Numeri che mettono Brescia sul terzo gradino del podio in Italia dopo Torino e Milano ma al primo posto se si tratta di metallurgia e prodotti in metallo e al secondo per macchinari e apparecchiature. Immancabile quindi la superiorità della produzione metalmeccanica rispetto al totale del manifatturiero che dalla sua ha però l’aver reagito meglio al picco della crisi del 2009. L’alta qualità dei prodotti «made in Brescia», ha favorito il commercio con l’estero che lo scorso anno ha complessivamente superato i 12.2 miliardi (77% del totale) soprattutto grazie alla metallurgia (+ 19% sul 2016) con l’elettromeccanica e i macchinari che hanno superato i valori pre crisi mentre i mezzi di trasporto e i prodotti in metallo stanno completando la rimonta.

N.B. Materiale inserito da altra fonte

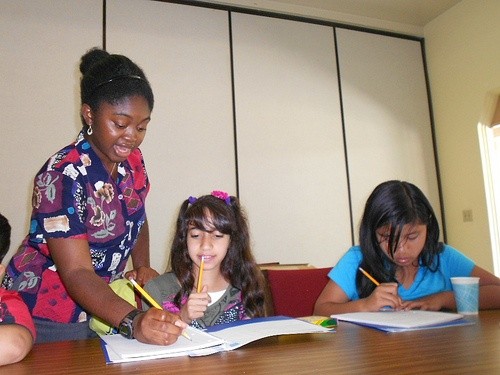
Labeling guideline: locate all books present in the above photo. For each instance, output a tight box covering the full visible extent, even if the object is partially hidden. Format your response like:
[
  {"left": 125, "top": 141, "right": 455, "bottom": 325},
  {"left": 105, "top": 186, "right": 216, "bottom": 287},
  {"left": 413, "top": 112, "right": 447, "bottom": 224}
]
[
  {"left": 101, "top": 326, "right": 225, "bottom": 360},
  {"left": 330, "top": 309, "right": 464, "bottom": 328}
]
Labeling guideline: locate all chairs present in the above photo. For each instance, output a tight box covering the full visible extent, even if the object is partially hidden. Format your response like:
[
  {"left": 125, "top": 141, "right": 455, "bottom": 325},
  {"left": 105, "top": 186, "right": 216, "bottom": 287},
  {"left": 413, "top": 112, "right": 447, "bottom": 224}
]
[{"left": 262, "top": 268, "right": 333, "bottom": 318}]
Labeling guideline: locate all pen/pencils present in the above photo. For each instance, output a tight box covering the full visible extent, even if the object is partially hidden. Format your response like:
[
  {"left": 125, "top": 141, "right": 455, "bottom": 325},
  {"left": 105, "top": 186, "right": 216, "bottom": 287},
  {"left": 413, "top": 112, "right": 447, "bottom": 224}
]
[
  {"left": 128, "top": 275, "right": 195, "bottom": 342},
  {"left": 196, "top": 255, "right": 205, "bottom": 294},
  {"left": 358, "top": 265, "right": 405, "bottom": 307}
]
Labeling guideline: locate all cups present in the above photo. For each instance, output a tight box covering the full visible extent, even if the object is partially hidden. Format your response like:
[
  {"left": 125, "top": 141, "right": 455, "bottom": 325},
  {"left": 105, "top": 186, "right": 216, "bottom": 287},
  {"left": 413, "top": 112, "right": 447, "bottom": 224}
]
[{"left": 450, "top": 277, "right": 480, "bottom": 315}]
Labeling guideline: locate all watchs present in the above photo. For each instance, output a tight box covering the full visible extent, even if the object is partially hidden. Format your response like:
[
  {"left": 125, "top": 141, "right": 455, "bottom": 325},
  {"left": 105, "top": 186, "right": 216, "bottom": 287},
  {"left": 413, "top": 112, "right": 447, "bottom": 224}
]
[{"left": 118, "top": 309, "right": 144, "bottom": 338}]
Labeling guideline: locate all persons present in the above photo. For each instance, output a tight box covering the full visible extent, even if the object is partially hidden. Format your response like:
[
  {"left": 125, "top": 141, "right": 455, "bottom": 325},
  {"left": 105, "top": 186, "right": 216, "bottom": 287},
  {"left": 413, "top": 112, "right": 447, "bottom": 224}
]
[
  {"left": 140, "top": 191, "right": 275, "bottom": 330},
  {"left": 0, "top": 214, "right": 37, "bottom": 366},
  {"left": 1, "top": 48, "right": 187, "bottom": 345},
  {"left": 313, "top": 180, "right": 500, "bottom": 318}
]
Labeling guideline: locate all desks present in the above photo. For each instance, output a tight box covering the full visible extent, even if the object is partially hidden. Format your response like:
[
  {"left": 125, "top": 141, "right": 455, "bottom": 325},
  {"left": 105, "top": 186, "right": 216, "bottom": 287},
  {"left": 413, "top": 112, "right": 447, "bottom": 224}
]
[{"left": 0, "top": 308, "right": 500, "bottom": 375}]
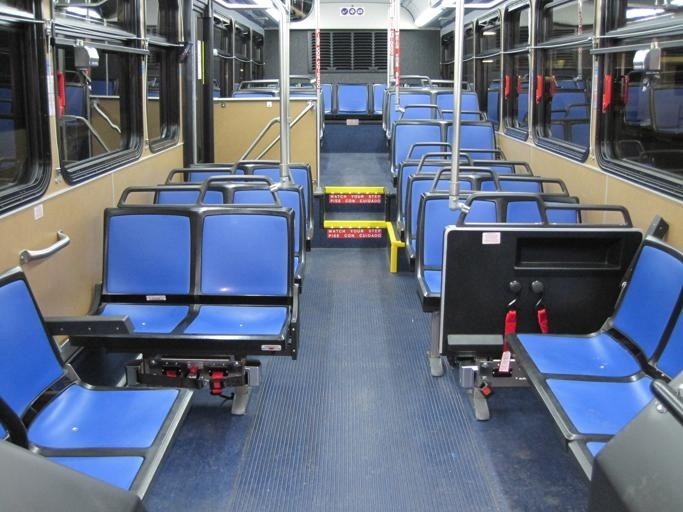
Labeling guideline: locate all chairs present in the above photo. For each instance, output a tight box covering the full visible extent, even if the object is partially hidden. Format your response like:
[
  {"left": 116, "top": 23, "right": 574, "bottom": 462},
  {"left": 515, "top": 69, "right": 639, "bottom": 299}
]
[
  {"left": 0, "top": 163, "right": 312, "bottom": 504},
  {"left": 485, "top": 75, "right": 681, "bottom": 151},
  {"left": 230, "top": 78, "right": 679, "bottom": 484},
  {"left": 0, "top": 76, "right": 220, "bottom": 131}
]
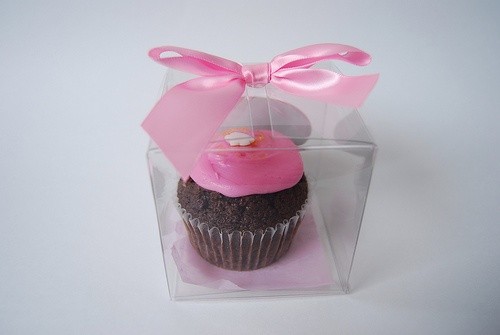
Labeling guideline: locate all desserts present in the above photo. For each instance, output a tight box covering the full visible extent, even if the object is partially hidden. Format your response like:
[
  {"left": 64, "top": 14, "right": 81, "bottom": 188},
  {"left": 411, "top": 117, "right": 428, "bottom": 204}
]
[{"left": 176, "top": 129, "right": 308, "bottom": 272}]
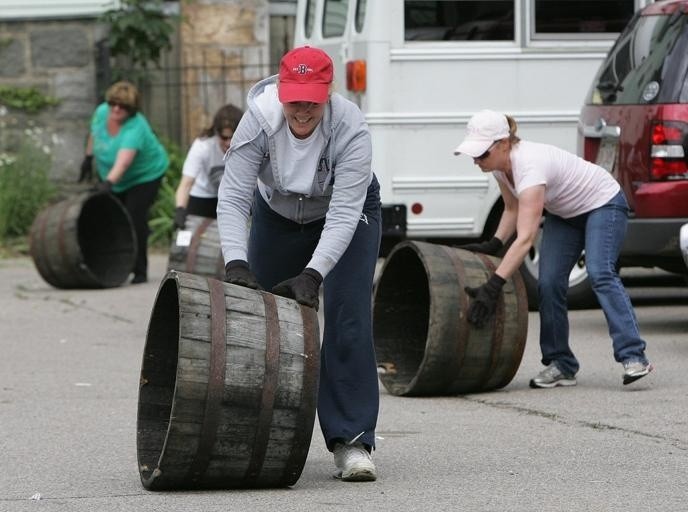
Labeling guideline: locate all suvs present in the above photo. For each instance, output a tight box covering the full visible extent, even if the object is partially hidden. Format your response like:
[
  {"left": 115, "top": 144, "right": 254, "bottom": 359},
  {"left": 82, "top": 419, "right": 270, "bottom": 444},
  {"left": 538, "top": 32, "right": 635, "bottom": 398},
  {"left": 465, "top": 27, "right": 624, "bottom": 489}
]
[{"left": 575, "top": 0, "right": 687, "bottom": 276}]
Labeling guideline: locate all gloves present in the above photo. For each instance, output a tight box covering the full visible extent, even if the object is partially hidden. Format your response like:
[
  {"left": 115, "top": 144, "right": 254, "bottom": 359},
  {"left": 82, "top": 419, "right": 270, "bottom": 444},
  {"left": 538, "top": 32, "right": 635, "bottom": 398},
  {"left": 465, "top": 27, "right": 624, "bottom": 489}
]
[
  {"left": 77, "top": 154, "right": 95, "bottom": 184},
  {"left": 451, "top": 235, "right": 506, "bottom": 259},
  {"left": 463, "top": 272, "right": 508, "bottom": 326},
  {"left": 271, "top": 267, "right": 324, "bottom": 312},
  {"left": 89, "top": 179, "right": 115, "bottom": 193},
  {"left": 172, "top": 207, "right": 190, "bottom": 231},
  {"left": 222, "top": 259, "right": 264, "bottom": 290}
]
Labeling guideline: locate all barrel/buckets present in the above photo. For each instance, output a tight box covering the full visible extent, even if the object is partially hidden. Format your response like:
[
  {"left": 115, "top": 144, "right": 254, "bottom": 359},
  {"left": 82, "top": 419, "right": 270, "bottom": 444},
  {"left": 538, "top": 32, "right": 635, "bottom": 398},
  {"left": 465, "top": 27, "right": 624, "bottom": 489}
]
[
  {"left": 164, "top": 213, "right": 221, "bottom": 278},
  {"left": 371, "top": 238, "right": 530, "bottom": 396},
  {"left": 136, "top": 269, "right": 321, "bottom": 492},
  {"left": 26, "top": 191, "right": 141, "bottom": 289}
]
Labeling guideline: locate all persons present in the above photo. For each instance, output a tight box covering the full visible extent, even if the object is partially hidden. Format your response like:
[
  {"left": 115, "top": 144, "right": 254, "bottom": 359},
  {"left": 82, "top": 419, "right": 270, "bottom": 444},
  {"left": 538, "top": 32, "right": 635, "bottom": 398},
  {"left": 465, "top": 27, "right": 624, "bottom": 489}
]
[
  {"left": 78, "top": 81, "right": 170, "bottom": 284},
  {"left": 171, "top": 103, "right": 244, "bottom": 230},
  {"left": 453, "top": 110, "right": 653, "bottom": 388},
  {"left": 216, "top": 46, "right": 382, "bottom": 485}
]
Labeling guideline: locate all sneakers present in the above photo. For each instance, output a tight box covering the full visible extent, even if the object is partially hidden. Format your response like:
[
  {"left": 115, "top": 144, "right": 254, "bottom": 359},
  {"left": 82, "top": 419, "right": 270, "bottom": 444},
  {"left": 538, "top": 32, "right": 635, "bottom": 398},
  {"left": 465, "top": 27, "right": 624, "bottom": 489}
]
[
  {"left": 622, "top": 353, "right": 653, "bottom": 388},
  {"left": 528, "top": 359, "right": 579, "bottom": 390},
  {"left": 331, "top": 443, "right": 379, "bottom": 483}
]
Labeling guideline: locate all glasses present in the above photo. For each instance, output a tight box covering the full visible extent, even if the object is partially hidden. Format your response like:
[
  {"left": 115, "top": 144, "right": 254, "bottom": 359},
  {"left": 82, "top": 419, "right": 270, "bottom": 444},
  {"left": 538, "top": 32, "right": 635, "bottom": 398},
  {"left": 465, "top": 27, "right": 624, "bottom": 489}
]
[
  {"left": 108, "top": 100, "right": 129, "bottom": 110},
  {"left": 218, "top": 134, "right": 232, "bottom": 141},
  {"left": 476, "top": 140, "right": 501, "bottom": 159}
]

Di fatto il contributo alla crescita dell’export bresciano dell’industria metalmeccanica è dell’8,7%. Unica pecca è forse l’eccessivo peso dell’Unione Europea che accoglie quasi il 67% dei nostri prodotti.

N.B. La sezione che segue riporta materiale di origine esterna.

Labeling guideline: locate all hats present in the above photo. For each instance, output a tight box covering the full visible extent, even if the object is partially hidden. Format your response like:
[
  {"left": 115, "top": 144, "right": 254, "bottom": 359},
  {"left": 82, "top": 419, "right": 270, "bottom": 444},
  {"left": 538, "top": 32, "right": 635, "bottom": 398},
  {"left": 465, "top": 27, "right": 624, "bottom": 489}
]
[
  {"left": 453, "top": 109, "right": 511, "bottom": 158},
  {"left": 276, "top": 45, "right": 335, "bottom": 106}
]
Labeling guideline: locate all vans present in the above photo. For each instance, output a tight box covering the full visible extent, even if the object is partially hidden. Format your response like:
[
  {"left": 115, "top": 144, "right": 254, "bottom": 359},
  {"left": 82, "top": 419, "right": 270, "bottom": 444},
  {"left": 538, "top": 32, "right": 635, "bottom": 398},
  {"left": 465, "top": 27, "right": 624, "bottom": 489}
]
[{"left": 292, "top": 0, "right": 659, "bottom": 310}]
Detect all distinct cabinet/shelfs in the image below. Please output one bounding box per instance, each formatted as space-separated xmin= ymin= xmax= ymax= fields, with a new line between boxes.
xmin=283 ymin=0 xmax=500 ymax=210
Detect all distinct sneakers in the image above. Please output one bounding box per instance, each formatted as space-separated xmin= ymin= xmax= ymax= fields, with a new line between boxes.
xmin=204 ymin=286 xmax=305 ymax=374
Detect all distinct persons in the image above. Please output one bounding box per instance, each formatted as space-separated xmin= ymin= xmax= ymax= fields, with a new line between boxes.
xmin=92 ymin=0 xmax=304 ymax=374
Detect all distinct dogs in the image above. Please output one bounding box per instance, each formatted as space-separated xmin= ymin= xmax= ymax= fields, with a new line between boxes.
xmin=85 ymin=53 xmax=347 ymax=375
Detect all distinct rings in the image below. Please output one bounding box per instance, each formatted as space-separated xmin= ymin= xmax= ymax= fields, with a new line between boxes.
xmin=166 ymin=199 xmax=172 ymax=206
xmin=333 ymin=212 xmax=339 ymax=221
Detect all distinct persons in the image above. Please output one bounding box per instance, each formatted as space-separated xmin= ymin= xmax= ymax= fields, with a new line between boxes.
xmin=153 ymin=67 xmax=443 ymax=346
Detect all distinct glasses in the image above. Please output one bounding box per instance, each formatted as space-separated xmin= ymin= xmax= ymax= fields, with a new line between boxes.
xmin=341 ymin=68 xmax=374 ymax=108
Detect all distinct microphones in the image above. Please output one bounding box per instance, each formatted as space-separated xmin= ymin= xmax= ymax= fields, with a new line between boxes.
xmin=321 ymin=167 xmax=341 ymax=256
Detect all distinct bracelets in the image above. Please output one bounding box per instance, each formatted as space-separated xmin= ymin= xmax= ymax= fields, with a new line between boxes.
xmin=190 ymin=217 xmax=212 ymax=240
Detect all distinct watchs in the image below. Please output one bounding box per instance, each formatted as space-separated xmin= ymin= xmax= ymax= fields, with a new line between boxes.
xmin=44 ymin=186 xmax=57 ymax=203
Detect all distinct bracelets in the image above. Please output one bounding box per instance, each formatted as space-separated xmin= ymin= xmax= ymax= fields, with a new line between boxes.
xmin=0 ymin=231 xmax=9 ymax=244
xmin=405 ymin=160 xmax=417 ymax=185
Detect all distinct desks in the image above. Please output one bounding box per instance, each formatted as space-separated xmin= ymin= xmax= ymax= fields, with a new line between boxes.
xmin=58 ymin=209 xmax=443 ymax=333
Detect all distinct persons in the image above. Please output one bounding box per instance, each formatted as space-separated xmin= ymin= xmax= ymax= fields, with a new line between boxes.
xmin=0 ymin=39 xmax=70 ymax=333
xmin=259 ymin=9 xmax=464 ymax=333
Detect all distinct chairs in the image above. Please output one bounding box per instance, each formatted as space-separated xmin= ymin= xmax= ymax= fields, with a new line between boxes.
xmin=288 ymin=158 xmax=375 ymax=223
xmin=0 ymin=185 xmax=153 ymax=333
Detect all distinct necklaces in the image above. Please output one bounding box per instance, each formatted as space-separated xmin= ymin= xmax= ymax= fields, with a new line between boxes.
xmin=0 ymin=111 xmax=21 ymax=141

Altrettanto innegabile è come la lunga crisi abbia colpito pesantemente l’occupazione del settore. Stando ai dati Aib, dal 2007 al 2015 la metalmeccanica ha «perso» oltre il 10% di lavoratori (11 mila) con l’unica eccezione per il comparto dei macchinari che registra un +7% di assunzioni. Una crisi che si legge anche dalle ore autorizzate di Cig scese dal picco di oltre 18 milioni del 2010 al milione e 134 mila ore dello scorso anno. Analizzando poi le componenti più economiche delle 343 aziende metalmeccaniche prese a campione, l’ufficio studi ha evidenziato ricavi per 15.742 milioni e un rapporto di indebitamento rimasto sostanzialmente stabile negli ultimi anni. Ad essere andato decisamente meglio è stata la «sostenibilità» del debito scesa per il settore, dal 12,7% del 2012 al 6,5% del 2016 con una riduzione riscontrabile in tutti i quattro comparti considerati. La redditività del capitale investito, con l’ unica eccezione dell’ elettromeccanica negli ultimi due anni è sostanzialmente stabile, è in crescita. IlRoi finanziario del totale dell’industria metalmeccanica è passato dal 6,1% del 2012 al 7,8% del 2016. Il tutto in un contesto generale per fare impresa, non certo dei più semplici. Stando infatti all’ultimo rapporto della Banca Mondiale, l’ Italia è al 46esimo posto nella classifica internazionale del «doing business» ben dietro ai nostri diretti competitor come la Germania (20esima), la Spagna (28esima) e alla Francia (31esima). Ed i «mali» sono quelli di sempre e riconducibili al «sistema Paese»: alta burocrazia, difficile accesso al credito, giustizia lenta e tasse. A queste difficoltà si aggiunge il cronico «nanismo» delle nostre imprese che porta ad una inevitabile limitazione agli investimenti in innovazione e a una conseguente produttività del lavoro che non regge il confronto con i concorrenti. Spiegati quindi i motivi per cui nella classifica dei Paesi più attrattivi per gli investitori stranieri siamo solo al decimo posto. Ed ecco allora le reti d’impresa e la necessità di fare sistema. E non solo per acquisire nuovi mercati ma anche, ad esempio, per la formazione o la ricerca in innovazione.